GOAL OF THE EXERCISE
Can you copy every one of the records below word for word, leaving the pictures out of your answer?

start RECORD LIST

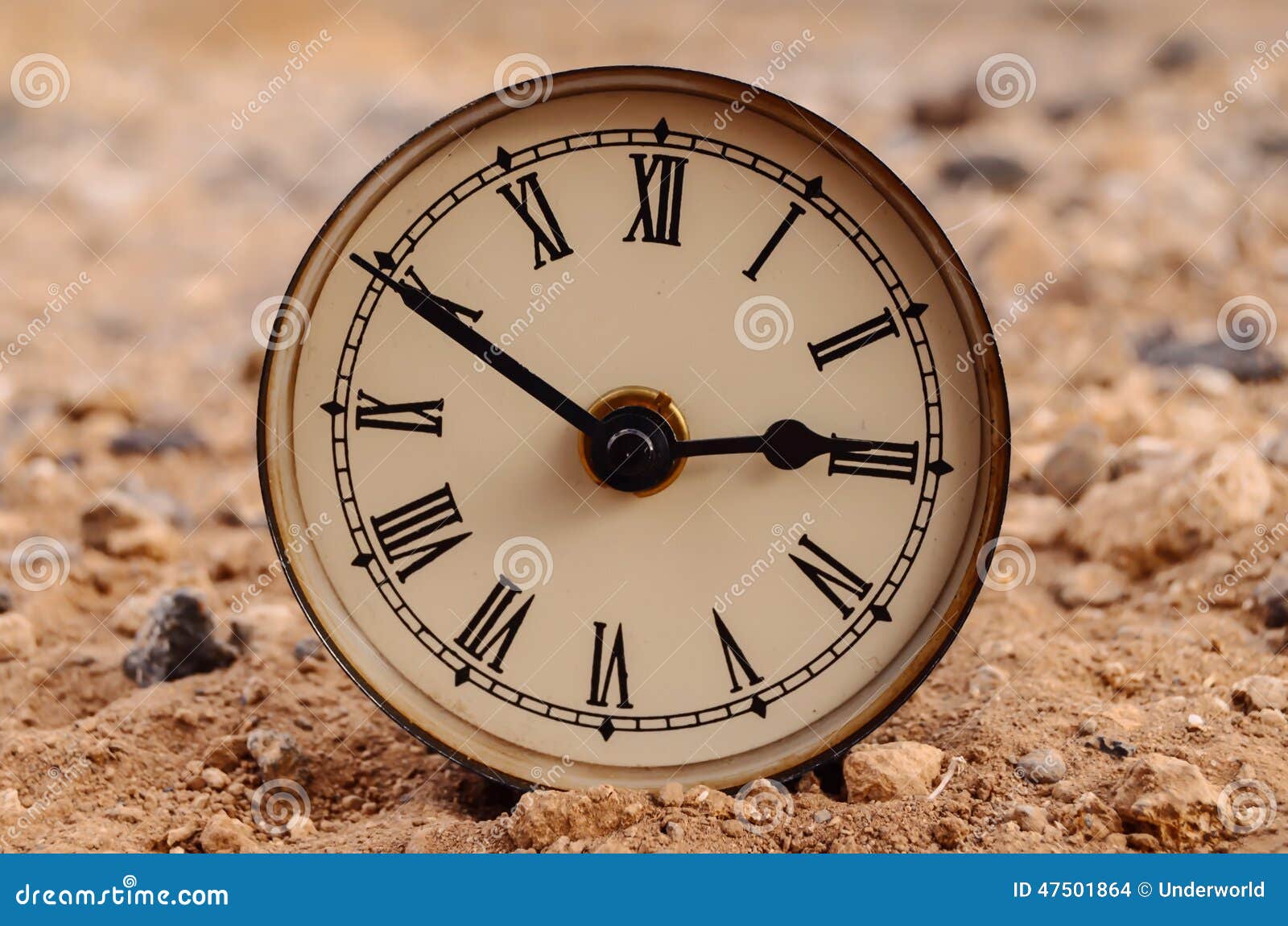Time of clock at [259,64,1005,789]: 2:49
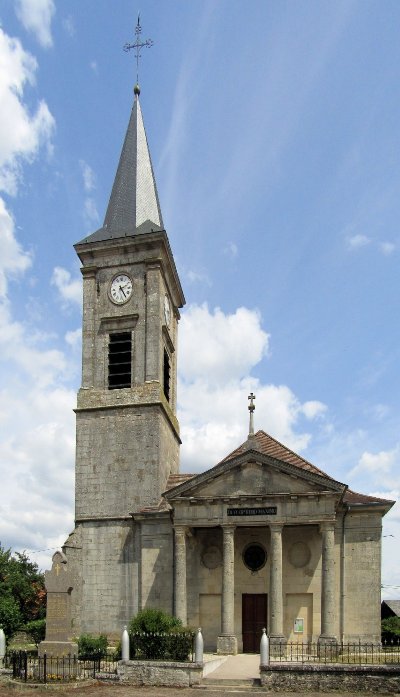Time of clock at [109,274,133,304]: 2:24
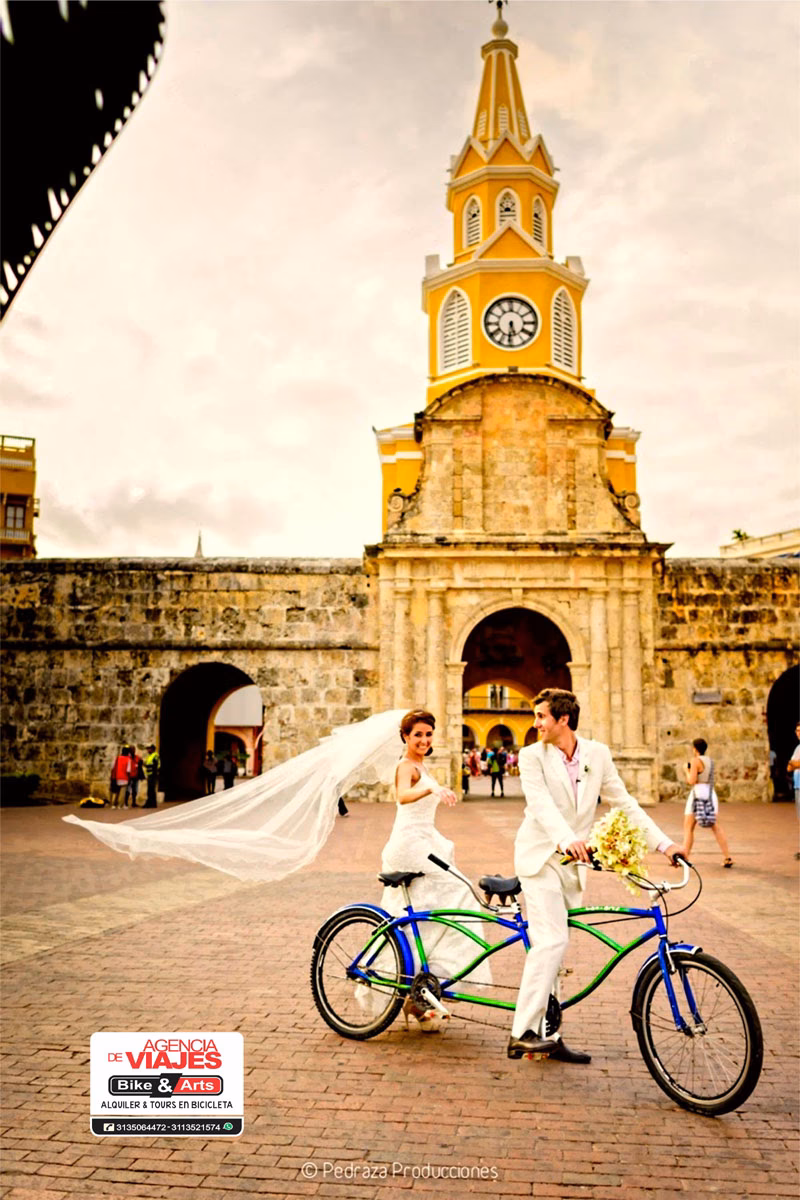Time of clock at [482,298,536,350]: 5:31
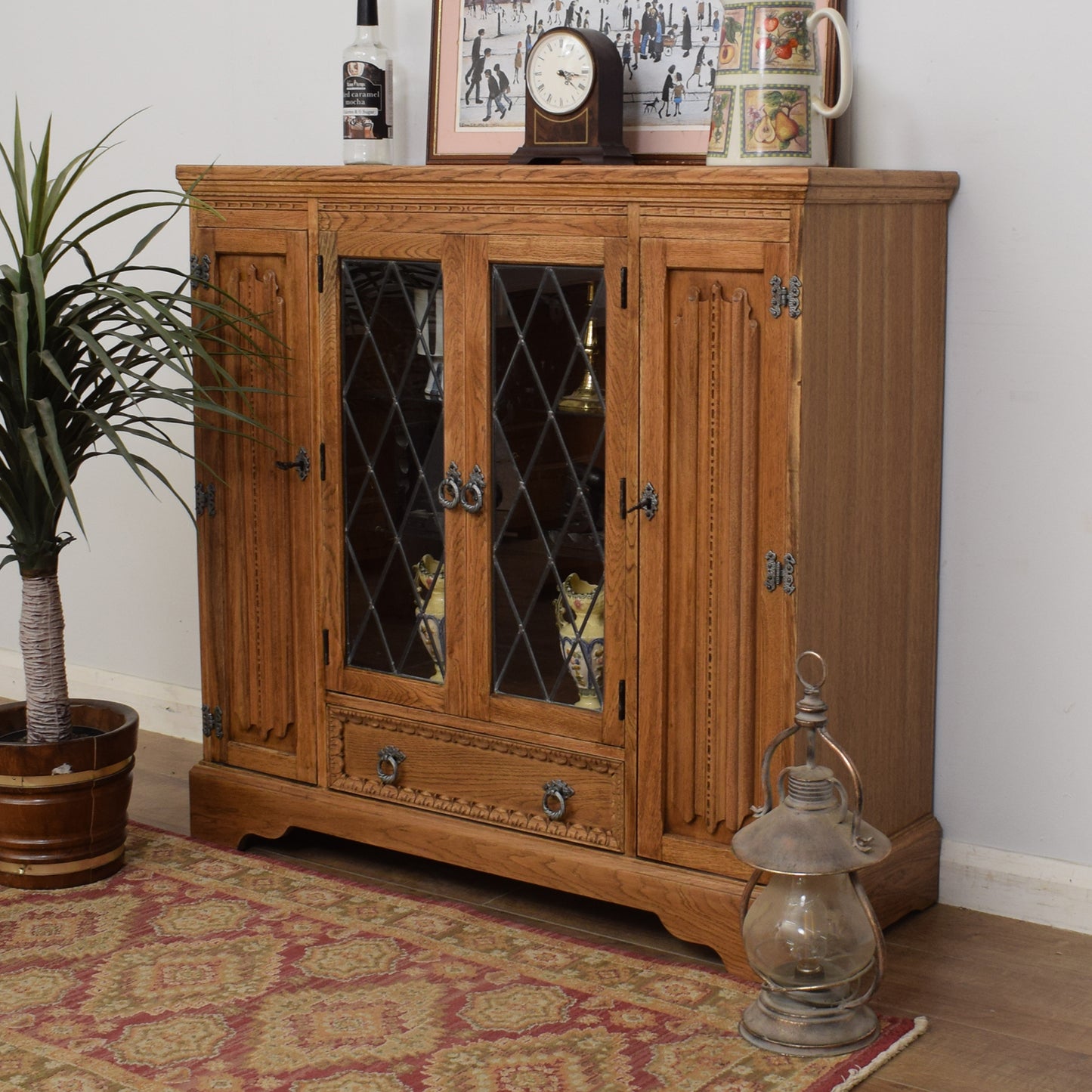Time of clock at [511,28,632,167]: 4:16
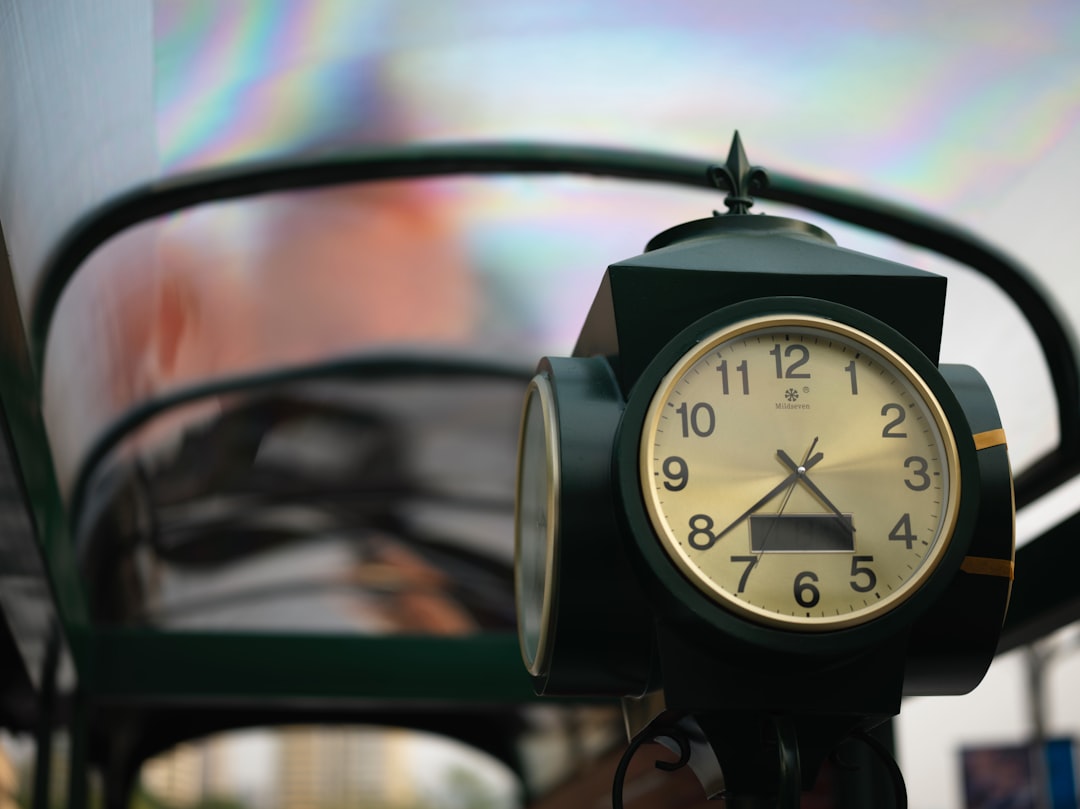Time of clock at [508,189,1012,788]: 4:38
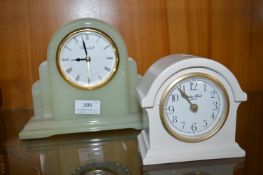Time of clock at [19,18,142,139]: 8:57
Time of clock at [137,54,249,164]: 10:53
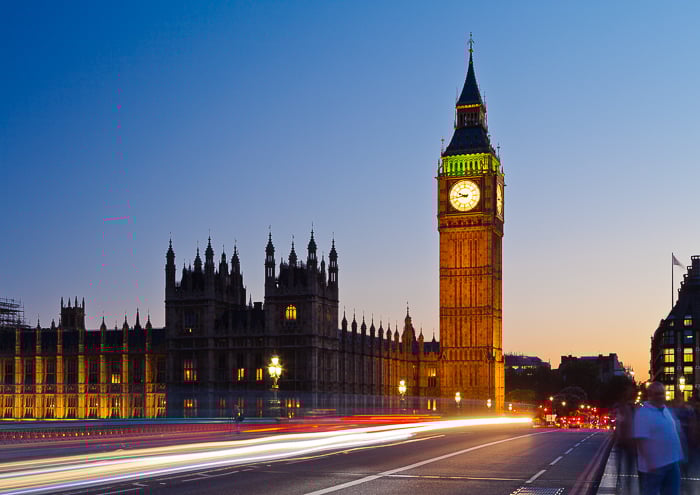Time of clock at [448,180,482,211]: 9:43
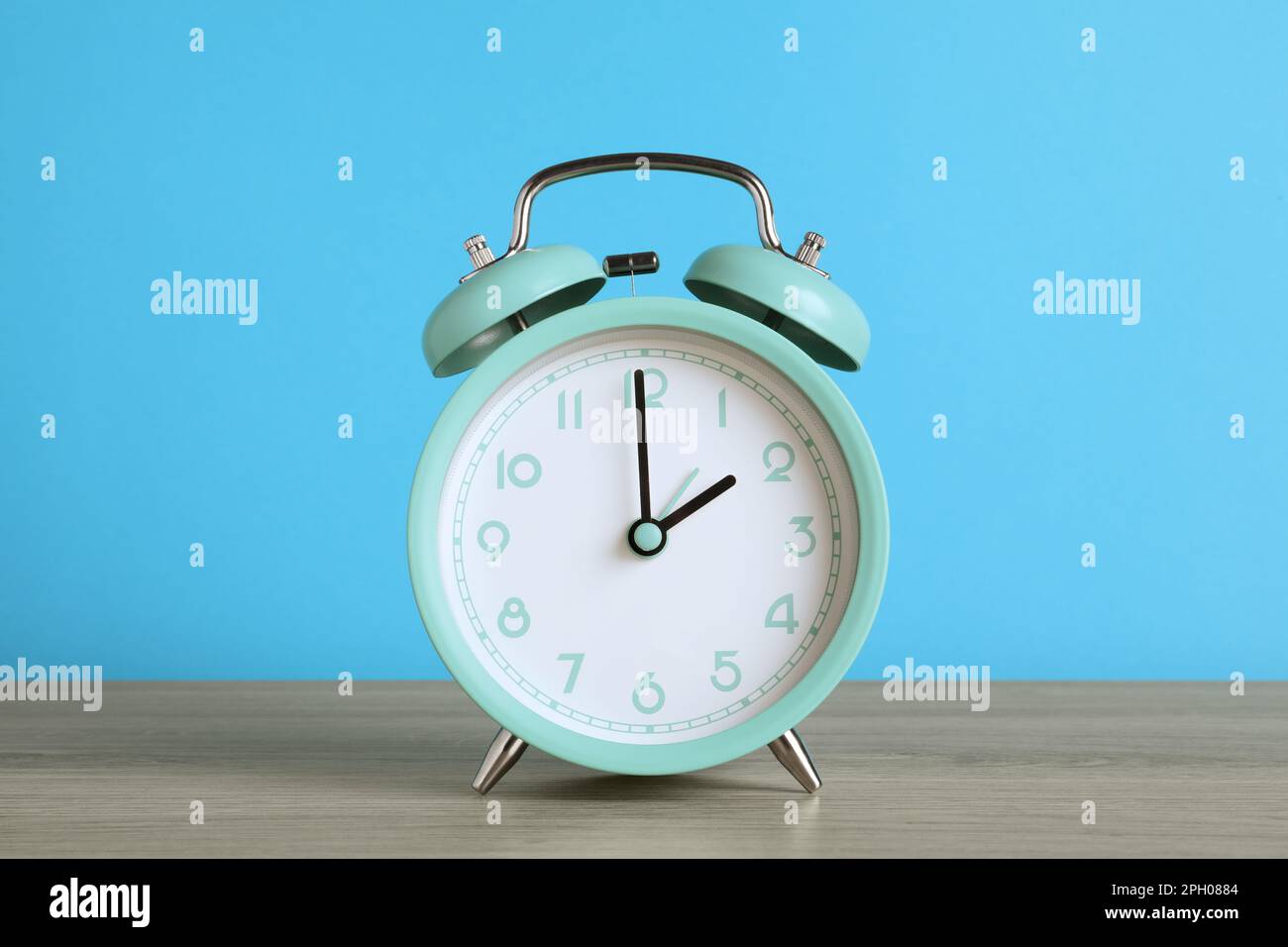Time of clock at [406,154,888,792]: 2:00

end RECORD LIST

COMPLETE ANSWER
Time of clock at [259,64,1005,789]: 2:49
Time of clock at [109,274,133,304]: 2:24
Time of clock at [482,298,536,350]: 5:31
Time of clock at [511,28,632,167]: 4:16
Time of clock at [508,189,1012,788]: 4:38
Time of clock at [19,18,142,139]: 8:57
Time of clock at [137,54,249,164]: 10:53
Time of clock at [448,180,482,211]: 9:43
Time of clock at [406,154,888,792]: 2:00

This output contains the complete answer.